Amours sylvestres

(Conte)

Ils naquirent tous les deux le même jour, dans des fleurs à peine écloses, à des endroits très différents de la forêt. Cela se passait en juin. L’air était saturé de toutes les fragrances que le vent transportait.
Il était lutin, né dans un gros bouton d’or sur la berge du ruisseau. Son arrivée fut une fête . Il se mêla vite aux jeux des autres. Bientôt, il apprit à tresser des petits paniers d’herbes dans lesquels il rapportait de ses promenades des baies sauvages ou des gouttes de rosée que le soleil faisait scintiller de milliers de reflets.
Elle était fée des bois, née d’un lys sauvage aussi pur que le plumage d’un cygne ou la neige hivernale. Son arrivée fut prétexte à des danses qui durèrent trois nuits durant. Elle apprit à voler gracieuse dans l’azur, à esquisser des arabesques sous les étoiles, à se nourrir du nectar des fleurs et de l’eau claire des ruisseaux. Elle était belle et insouciante. Une vie s’offrait à elle, toute neuve et toute entière.
Une année s’écoula avant qu’ils ne se rencontrent tous deux dans le bosquet de noisetiers. L’amour frappe où il veut, certes, mais là, il semblait y avoir une erreur. Avait-on déjà vu une fée et un lutin ensemble ? La chose paraissait impossible, inimaginable.
Chacune des communautés essaya bien de raisonner les tourtereaux mais ils ne voulurent rien entendre. Dans le plus grand secret, ils multipliaient leurs rendez-vous.

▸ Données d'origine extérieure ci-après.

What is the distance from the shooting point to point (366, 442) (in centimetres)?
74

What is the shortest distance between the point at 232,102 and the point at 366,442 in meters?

Les saisons se suivaient. Ils rencontraient toujours les mêmes obstacles. Tous étaient au courant dans le massif et beaucoup se moquaient d’eux. Où étaient donc passées leurs belles qualités ? Amour, compréhension, tolérance, semblaient s’être envolés au loin au loin.
Refusant de voir ternis les sentiments si beaux qui les habitaient l’un et l’autre, ils prirent la décision de s’exiler. Cela leur fut difficile, mais cela se fit.
Bien sûr, ils eurent la nostalgie des lieux qui les avaient vus grandir, des leurs qu’ils aimaient toujours profondément et à qui ils avaient pardonné depuis longtemps.
Chez les lutins comme chez les fées, le bonheur semblait avoir disparu avec l’envol des tourtereaux. Rires, chants, danses et jeux avaient fait place aux larmes et aux murmures. Chacun allait doucement, traînant sa peine et ses regrets. S’ils n’avaient pas agi ainsi, sans doute ne seraient-ils pas partis !
Le vent dans les feuillages et des oiseaux de passage, transmirent ces triste nouvelles aux amoureux. Tous deux réfléchirent longuement. Les choses avaient changé visiblement.
Par un des premiers matins de l’automne, ils revinrent sur leurs pas. Ils s’installèrent tous deux dans une jolie clairière, à mi-chemin entre le domaine des fées et celui des lutins, tissant le lien entre les deux communautés.
Partout aux alentours, tous laissèrent éclater leur joie. En leur absence, tous avaient compris l’importance de la tolérance et nul ne les montra plus jamais du doigt.
On dit qu’ils vivraient encore, heureux comme aux tout premier jour, ayant devant une éternité pour s’aimer… un peu plus chaque jour.